[Data excerpts]
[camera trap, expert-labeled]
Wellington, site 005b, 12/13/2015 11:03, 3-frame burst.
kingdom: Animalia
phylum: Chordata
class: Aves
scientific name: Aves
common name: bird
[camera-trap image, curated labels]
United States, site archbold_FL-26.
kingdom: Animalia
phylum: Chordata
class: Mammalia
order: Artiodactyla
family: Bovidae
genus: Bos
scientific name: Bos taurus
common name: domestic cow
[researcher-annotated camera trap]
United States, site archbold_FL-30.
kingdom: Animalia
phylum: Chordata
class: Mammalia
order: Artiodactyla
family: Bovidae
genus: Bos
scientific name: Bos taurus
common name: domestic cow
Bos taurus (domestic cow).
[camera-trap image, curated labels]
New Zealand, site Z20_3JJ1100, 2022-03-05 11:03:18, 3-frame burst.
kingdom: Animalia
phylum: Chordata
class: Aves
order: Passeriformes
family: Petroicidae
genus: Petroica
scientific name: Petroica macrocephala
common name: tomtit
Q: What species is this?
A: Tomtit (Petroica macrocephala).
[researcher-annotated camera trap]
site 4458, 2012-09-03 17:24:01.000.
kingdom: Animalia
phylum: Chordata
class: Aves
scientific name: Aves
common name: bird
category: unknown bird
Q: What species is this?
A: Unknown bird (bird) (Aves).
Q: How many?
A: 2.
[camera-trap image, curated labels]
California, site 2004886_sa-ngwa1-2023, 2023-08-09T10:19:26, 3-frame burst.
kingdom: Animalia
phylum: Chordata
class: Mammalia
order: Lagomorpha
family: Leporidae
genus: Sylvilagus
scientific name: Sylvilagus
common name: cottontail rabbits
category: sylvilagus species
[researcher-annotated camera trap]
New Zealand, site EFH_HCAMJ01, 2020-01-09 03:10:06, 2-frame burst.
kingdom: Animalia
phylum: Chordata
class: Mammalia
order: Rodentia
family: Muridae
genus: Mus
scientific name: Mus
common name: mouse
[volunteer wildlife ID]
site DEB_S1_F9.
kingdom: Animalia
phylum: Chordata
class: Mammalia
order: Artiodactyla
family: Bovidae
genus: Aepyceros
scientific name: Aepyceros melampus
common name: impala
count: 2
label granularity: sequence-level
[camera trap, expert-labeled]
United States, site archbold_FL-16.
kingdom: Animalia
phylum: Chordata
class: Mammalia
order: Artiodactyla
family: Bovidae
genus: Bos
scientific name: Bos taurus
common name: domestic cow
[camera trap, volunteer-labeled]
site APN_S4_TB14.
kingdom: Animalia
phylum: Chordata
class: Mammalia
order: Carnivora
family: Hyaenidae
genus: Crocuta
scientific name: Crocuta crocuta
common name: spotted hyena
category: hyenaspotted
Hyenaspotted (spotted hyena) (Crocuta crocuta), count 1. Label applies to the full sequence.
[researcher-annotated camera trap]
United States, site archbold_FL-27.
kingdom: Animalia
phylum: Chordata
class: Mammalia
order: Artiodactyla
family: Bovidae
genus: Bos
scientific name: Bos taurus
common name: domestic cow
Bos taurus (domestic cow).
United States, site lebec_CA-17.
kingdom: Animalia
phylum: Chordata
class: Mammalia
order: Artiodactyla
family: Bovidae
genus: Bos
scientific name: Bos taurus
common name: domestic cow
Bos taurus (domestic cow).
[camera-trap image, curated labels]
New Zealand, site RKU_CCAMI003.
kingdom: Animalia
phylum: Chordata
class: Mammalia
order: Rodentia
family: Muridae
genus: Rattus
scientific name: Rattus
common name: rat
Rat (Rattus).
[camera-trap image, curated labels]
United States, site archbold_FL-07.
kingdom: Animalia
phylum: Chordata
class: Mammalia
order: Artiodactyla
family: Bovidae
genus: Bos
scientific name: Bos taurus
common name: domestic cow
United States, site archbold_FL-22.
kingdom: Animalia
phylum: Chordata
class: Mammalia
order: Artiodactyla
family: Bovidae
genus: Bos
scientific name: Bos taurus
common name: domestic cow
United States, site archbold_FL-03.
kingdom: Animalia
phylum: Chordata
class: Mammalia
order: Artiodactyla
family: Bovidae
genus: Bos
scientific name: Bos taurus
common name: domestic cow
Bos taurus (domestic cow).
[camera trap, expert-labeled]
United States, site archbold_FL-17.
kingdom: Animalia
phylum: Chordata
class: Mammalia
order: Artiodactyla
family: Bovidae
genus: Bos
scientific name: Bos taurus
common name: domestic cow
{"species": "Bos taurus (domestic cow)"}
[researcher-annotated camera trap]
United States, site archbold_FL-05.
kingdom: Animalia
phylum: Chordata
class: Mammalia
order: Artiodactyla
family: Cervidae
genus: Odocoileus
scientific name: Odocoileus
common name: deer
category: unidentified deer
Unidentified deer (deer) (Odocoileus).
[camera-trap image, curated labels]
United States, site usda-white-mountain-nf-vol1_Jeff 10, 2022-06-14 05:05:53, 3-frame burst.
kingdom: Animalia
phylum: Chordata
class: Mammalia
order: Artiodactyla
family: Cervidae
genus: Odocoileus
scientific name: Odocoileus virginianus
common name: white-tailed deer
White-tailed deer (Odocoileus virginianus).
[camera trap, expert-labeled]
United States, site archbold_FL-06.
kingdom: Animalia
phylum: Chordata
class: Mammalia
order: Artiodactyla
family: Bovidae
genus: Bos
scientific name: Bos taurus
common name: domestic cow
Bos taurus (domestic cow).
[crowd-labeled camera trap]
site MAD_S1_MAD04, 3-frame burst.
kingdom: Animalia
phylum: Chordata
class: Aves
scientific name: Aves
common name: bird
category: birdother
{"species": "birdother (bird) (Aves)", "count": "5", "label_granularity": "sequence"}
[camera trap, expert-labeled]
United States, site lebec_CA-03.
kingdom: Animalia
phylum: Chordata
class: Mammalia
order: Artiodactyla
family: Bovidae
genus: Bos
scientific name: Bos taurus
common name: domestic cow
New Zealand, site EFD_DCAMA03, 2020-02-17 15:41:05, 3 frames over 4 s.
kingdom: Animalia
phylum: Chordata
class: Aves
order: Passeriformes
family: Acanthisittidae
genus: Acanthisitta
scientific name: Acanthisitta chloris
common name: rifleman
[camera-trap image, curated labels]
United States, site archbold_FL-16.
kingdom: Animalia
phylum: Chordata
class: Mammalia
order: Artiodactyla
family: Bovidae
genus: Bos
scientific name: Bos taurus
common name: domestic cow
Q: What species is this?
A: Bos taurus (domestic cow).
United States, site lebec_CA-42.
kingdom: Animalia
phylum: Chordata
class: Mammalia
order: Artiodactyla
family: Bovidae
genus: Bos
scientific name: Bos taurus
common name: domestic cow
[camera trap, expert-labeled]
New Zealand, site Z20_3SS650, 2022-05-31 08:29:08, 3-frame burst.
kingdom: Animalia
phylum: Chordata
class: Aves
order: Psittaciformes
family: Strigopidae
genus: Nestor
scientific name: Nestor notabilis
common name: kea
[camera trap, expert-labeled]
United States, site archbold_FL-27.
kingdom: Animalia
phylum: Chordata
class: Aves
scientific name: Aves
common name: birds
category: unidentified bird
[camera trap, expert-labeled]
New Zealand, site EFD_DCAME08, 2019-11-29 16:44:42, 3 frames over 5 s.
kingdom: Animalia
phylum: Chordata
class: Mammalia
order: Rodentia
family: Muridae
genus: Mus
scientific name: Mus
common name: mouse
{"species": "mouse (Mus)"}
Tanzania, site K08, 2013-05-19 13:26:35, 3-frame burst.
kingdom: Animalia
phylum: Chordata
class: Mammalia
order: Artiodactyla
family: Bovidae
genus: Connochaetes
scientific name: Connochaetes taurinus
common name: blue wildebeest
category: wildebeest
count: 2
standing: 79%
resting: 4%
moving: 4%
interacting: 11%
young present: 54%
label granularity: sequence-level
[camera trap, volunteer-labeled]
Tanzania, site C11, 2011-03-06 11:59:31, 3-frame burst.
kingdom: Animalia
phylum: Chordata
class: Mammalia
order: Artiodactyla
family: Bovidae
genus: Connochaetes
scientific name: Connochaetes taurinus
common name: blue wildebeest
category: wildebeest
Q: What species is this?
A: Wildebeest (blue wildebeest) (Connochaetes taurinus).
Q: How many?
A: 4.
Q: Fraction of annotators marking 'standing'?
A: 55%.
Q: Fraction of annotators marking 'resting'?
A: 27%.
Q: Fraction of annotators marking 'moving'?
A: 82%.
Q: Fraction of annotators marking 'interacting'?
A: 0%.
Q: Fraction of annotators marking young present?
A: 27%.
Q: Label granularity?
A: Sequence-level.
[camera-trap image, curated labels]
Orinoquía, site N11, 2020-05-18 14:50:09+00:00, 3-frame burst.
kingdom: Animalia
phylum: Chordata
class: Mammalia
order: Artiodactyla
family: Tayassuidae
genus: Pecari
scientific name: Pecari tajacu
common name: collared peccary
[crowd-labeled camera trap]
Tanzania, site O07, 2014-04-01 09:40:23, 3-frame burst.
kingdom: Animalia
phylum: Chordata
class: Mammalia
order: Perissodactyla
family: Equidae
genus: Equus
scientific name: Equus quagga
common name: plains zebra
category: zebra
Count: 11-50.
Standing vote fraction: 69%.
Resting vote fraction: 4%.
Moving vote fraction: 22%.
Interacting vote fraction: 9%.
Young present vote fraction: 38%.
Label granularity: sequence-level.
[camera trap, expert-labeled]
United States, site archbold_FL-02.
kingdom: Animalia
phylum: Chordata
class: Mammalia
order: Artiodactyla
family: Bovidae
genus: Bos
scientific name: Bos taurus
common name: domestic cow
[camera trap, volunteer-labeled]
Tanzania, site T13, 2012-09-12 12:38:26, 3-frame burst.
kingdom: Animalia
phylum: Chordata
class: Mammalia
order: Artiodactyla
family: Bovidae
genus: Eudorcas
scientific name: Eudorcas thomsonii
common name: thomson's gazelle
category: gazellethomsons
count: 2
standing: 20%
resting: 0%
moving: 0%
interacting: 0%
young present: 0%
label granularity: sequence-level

#### What the task asks:
Go through the records and copy each line with "vote" in it.

#### Response:
Standing vote fraction: 69%.
Resting vote fraction: 4%.
Moving vote fraction: 22%.
Interacting vote fraction: 9%.
Young present vote fraction: 38%.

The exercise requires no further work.